» **TASK GOAL**
Could you reproduce all of these records exactly?

Stored dataset items
• • • •

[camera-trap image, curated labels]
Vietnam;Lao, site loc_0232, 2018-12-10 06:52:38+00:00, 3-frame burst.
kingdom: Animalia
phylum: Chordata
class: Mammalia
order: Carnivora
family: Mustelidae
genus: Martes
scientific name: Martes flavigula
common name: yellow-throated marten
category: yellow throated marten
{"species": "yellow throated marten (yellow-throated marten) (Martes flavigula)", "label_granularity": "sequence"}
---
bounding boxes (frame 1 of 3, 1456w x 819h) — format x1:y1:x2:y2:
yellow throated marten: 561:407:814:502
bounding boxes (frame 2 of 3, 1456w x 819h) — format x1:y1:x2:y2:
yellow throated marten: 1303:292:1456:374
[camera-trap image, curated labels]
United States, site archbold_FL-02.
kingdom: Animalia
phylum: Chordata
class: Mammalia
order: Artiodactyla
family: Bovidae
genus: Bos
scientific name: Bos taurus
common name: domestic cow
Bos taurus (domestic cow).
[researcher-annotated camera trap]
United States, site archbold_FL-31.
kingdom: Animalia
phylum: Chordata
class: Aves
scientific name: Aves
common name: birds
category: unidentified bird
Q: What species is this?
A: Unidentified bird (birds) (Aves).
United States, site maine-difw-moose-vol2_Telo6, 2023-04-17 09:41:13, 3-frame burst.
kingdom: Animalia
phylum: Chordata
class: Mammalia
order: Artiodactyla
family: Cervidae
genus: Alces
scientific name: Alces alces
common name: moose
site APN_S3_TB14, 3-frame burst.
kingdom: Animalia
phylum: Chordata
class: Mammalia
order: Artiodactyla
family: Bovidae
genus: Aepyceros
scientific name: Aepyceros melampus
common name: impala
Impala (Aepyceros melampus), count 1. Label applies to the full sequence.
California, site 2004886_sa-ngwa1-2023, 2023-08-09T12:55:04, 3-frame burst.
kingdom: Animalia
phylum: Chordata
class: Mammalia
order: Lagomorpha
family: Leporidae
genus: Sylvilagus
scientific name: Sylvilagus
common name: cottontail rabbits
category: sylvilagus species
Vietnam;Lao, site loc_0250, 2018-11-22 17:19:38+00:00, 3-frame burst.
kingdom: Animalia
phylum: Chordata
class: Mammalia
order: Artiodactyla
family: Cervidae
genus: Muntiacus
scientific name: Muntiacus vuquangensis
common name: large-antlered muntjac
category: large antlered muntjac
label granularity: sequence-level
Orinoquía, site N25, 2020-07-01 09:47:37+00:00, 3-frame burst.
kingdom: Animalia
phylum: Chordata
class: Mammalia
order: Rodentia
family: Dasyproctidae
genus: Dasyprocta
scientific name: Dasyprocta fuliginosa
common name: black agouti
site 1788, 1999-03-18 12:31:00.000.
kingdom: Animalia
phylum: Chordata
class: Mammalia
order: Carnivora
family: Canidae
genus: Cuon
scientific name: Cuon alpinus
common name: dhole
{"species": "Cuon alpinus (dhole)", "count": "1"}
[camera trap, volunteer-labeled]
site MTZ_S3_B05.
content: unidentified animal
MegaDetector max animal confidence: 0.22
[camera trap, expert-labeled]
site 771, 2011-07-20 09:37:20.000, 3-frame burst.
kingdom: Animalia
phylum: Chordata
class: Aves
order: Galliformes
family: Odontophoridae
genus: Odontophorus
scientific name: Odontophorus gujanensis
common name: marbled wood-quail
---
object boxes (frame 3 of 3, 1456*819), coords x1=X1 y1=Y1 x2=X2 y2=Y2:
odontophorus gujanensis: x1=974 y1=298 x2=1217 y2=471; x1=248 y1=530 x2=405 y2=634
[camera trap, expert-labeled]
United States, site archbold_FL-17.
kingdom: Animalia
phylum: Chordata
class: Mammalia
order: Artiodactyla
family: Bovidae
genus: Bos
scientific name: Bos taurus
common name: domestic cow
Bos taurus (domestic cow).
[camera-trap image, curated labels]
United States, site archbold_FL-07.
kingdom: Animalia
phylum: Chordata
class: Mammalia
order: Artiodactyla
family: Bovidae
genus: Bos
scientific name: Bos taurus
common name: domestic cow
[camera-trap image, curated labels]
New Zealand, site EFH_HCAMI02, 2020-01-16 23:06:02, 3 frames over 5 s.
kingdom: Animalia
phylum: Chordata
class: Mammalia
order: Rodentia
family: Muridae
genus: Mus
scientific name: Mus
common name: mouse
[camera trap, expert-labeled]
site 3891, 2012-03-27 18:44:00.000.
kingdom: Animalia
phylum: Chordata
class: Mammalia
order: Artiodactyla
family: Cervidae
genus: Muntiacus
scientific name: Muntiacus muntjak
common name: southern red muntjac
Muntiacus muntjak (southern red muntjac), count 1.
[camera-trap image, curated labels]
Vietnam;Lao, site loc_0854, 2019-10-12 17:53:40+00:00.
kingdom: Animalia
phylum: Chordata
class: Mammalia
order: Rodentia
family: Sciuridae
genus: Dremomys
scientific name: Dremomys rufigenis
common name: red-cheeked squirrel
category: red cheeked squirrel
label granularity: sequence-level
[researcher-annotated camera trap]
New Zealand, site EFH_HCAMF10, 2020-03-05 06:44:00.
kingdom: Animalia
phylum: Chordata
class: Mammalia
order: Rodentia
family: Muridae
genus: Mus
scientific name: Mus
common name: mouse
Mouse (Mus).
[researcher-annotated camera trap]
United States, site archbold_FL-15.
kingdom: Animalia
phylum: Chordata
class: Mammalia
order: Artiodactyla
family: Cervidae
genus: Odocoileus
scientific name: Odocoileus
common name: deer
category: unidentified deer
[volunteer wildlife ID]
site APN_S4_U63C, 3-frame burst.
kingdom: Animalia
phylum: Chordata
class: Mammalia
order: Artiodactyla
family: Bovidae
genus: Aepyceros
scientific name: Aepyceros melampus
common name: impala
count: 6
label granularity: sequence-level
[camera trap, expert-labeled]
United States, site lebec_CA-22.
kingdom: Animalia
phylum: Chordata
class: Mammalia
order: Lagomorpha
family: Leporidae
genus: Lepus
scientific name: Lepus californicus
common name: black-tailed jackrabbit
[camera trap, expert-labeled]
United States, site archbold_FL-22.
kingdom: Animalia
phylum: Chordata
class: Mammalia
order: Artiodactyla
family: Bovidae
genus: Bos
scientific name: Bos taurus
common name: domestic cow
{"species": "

• • • •

» **ANSWER BOX**
[camera-trap image, curated labels]
Vietnam;Lao, site loc_0232, 2018-12-10 06:52:38+00:00, 3-frame burst.
kingdom: Animalia
phylum: Chordata
class: Mammalia
order: Carnivora
family: Mustelidae
genus: Martes
scientific name: Martes flavigula
common name: yellow-throated marten
category: yellow throated marten
{"species": "yellow throated marten (yellow-throated marten) (Martes flavigula)", "label_granularity": "sequence"}
---
bounding boxes (frame 1 of 3, 1456w x 819h) — format x1:y1:x2:y2:
yellow throated marten: 561:407:814:502
bounding boxes (frame 2 of 3, 1456w x 819h) — format x1:y1:x2:y2:
yellow throated marten: 1303:292:1456:374
[camera-trap image, curated labels]
United States, site archbold_FL-02.
kingdom: Animalia
phylum: Chordata
class: Mammalia
order: Artiodactyla
family: Bovidae
genus: Bos
scientific name: Bos taurus
common name: domestic cow
Bos taurus (domestic cow).
[researcher-annotated camera trap]
United States, site archbold_FL-31.
kingdom: Animalia
phylum: Chordata
class: Aves
scientific name: Aves
common name: birds
category: unidentified bird
Q: What species is this?
A: Unidentified bird (birds) (Aves).
United States, site maine-difw-moose-vol2_Telo6, 2023-04-17 09:41:13, 3-frame burst.
kingdom: Animalia
phylum: Chordata
class: Mammalia
order: Artiodactyla
family: Cervidae
genus: Alces
scientific name: Alces alces
common name: moose
site APN_S3_TB14, 3-frame burst.
kingdom: Animalia
phylum: Chordata
class: Mammalia
order: Artiodactyla
family: Bovidae
genus: Aepyceros
scientific name: Aepyceros melampus
common name: impala
Impala (Aepyceros melampus), count 1. Label applies to the full sequence.
California, site 2004886_sa-ngwa1-2023, 2023-08-09T12:55:04, 3-frame burst.
kingdom: Animalia
phylum: Chordata
class: Mammalia
order: Lagomorpha
family: Leporidae
genus: Sylvilagus
scientific name: Sylvilagus
common name: cottontail rabbits
category: sylvilagus species
Vietnam;Lao, site loc_0250, 2018-11-22 17:19:38+00:00, 3-frame burst.
kingdom: Animalia
phylum: Chordata
class: Mammalia
order: Artiodactyla
family: Cervidae
genus: Muntiacus
scientific name: Muntiacus vuquangensis
common name: large-antlered muntjac
category: large antlered muntjac
label granularity: sequence-level
Orinoquía, site N25, 2020-07-01 09:47:37+00:00, 3-frame burst.
kingdom: Animalia
phylum: Chordata
class: Mammalia
order: Rodentia
family: Dasyproctidae
genus: Dasyprocta
scientific name: Dasyprocta fuliginosa
common name: black agouti
site 1788, 1999-03-18 12:31:00.000.
kingdom: Animalia
phylum: Chordata
class: Mammalia
order: Carnivora
family: Canidae
genus: Cuon
scientific name: Cuon alpinus
common name: dhole
{"species": "Cuon alpinus (dhole)", "count": "1"}
[camera trap, volunteer-labeled]
site MTZ_S3_B05.
content: unidentified animal
MegaDetector max animal confidence: 0.22
[camera trap, expert-labeled]
site 771, 2011-07-20 09:37:20.000, 3-frame burst.
kingdom: Animalia
phylum: Chordata
class: Aves
order: Galliformes
family: Odontophoridae
genus: Odontophorus
scientific name: Odontophorus gujanensis
common name: marbled wood-quail
---
object boxes (frame 3 of 3, 1456*819), coords x1=X1 y1=Y1 x2=X2 y2=Y2:
odontophorus gujanensis: x1=974 y1=298 x2=1217 y2=471; x1=248 y1=530 x2=405 y2=634
[camera trap, expert-labeled]
United States, site archbold_FL-17.
kingdom: Animalia
phylum: Chordata
class: Mammalia
order: Artiodactyla
family: Bovidae
genus: Bos
scientific name: Bos taurus
common name: domestic cow
Bos taurus (domestic cow).
[camera-trap image, curated labels]
United States, site archbold_FL-07.
kingdom: Animalia
phylum: Chordata
class: Mammalia
order: Artiodactyla
family: Bovidae
genus: Bos
scientific name: Bos taurus
common name: domestic cow
[camera-trap image, curated labels]
New Zealand, site EFH_HCAMI02, 2020-01-16 23:06:02, 3 frames over 5 s.
kingdom: Animalia
phylum: Chordata
class: Mammalia
order: Rodentia
family: Muridae
genus: Mus
scientific name: Mus
common name: mouse
[camera trap, expert-labeled]
site 3891, 2012-03-27 18:44:00.000.
kingdom: Animalia
phylum: Chordata
class: Mammalia
order: Artiodactyla
family: Cervidae
genus: Muntiacus
scientific name: Muntiacus muntjak
common name: southern red muntjac
Muntiacus muntjak (southern red muntjac), count 1.
[camera-trap image, curated labels]
Vietnam;Lao, site loc_0854, 2019-10-12 17:53:40+00:00.
kingdom: Animalia
phylum: Chordata
class: Mammalia
order: Rodentia
family: Sciuridae
genus: Dremomys
scientific name: Dremomys rufigenis
common name: red-cheeked squirrel
category: red cheeked squirrel
label granularity: sequence-level
[researcher-annotated camera trap]
New Zealand, site EFH_HCAMF10, 2020-03-05 06:44:00.
kingdom: Animalia
phylum: Chordata
class: Mammalia
order: Rodentia
family: Muridae
genus: Mus
scientific name: Mus
common name: mouse
Mouse (Mus).
[researcher-annotated camera trap]
United States, site archbold_FL-15.
kingdom: Animalia
phylum: Chordata
class: Mammalia
order: Artiodactyla
family: Cervidae
genus: Odocoileus
scientific name: Odocoileus
common name: deer
category: unidentified deer
[volunteer wildlife ID]
site APN_S4_U63C, 3-frame burst.
kingdom: Animalia
phylum: Chordata
class: Mammalia
order: Artiodactyla
family: Bovidae
genus: Aepyceros
scientific name: Aepyceros melampus
common name: impala
count: 6
label granularity: sequence-level
[camera trap, expert-labeled]
United States, site lebec_CA-22.
kingdom: Animalia
phylum: Chordata
class: Mammalia
order: Lagomorpha
family: Leporidae
genus: Lepus
scientific name: Lepus californicus
common name: black-tailed jackrabbit
[camera trap, expert-labeled]
United States, site archbold_FL-22.
kingdom: Animalia
phylum: Chordata
class: Mammalia
order: Artiodactyla
family: Bovidae
genus: Bos
scientific name: Bos taurus
common name: domestic cow
{"species": "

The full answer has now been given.